For the past five years, Kim Gutschow, a senior lecturer in religion, anthropology, and sociology, has taught a tutorial called “Mindfulness Examined.” In pairs, its students explore the benefits that mindfulness provides through in-class meditation and weekly readings.
Gutschow begins each class with a meditation, relaxing her students, and then shifts into a traditional tutorial format where students discuss the essays they’ve written on the assigned readings. “It’s a deeply interdisciplinary course with a breadth of topics covered, from the study of Buddhism to affective neuroscience to how mindfulness is being used in today’s landscape,” Gutschow said. “Issues of social suffering, such as systemic inequality, mental health, trauma, and climate change, are addressed.”
Trauma and suffering are not issues that may be repaired, Gutschow said, but there can be a healthy way to deal with them. Many students have experienced trauma in different forms: “Little ‘T’ trauma to big ‘T’ trauma,” as she described them.

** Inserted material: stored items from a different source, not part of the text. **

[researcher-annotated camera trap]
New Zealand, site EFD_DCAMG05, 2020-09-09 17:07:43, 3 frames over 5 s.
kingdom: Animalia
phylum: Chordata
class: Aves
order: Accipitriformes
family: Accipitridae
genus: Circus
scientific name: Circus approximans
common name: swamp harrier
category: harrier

Little traumas, or stressors, can be the difficulties that we encounter in our everyday lives, such as schoolwork, lack of a social life, or homesickness, as opposed to larger traumas like assault. While Gutschow recognizes how little control humans have over what happens to them, she believes that mindfulness can help in how they process difficulties. “The only thing we can do is have some agency over how we respond,” she said. “Mindfulness simply allows [for] the awareness that we have agency over our emotions and responses to stressful situations and to the degree of suffering that we experience from our situation.”
Gutschow’s interest in mindfulness was sparked when she spent 14 years in a Tibetan Buddhist nunnery in the state of Ladakh, located in northwest India’s Himalayas. While pursuing a doctorate, she participated in extensive meditation. A valuable lesson that she learned — and that she wants to instill in her students — is to live in the present moment. “As citizens of American society, we’re always focused on the past and future,” Gutschow said. “I see many students whose primary objective for their education is to get their degree and then a job. We focus on the fact that happiness is in the future, but what about if happiness could be achieved right now?”
“Everybody has different stressors,” she continued. “We [should] just pause to be aware of the emotions that might be driving our reactions and have an understanding of how we could think about them more healthily… Simple things like our awareness of our emotional and physical responses are enormously useful.”
Brady Foehl ’22.5, who is currently taking the tutorial, echoed the importance of self-awareness. “One of my main takeaways from the class is how important awareness of our feelings is in our lives,” he said. “If we are aware of how we are feeling, whether it’s anger, anxiety, or joy, we are more likely to be able to choose which emotions to follow. We are often controlled by our feelings, but with awareness, we give ourselves the chance to pause and open up space to cultivate more positive thoughts and emotions.”
At the end of each tutorial discussion, Gutschow asks her students to compare their emotions from the start of class to what they now feel. “They often respond that they feel more present in the moment and feel a sense of calmness, as well as the ability to handle whatever they are facing,” she said.
During the course, some of Gutschow’s students have come to realize that they might not be as happy at the College as they think they are. “I have had students who have literally, in the middle of the course, [said] ‘I don’t know if I want to stay at Williams or take a break,’” she said. “And I have had students who have done both… The class allows students to see how tormented they can be by society’s expectations and how they can be tormenting themselves. When they take a semester or a year off, they’re so happy they do it, and if they stay, they have a renewed sense of how they can be happy with their current path.”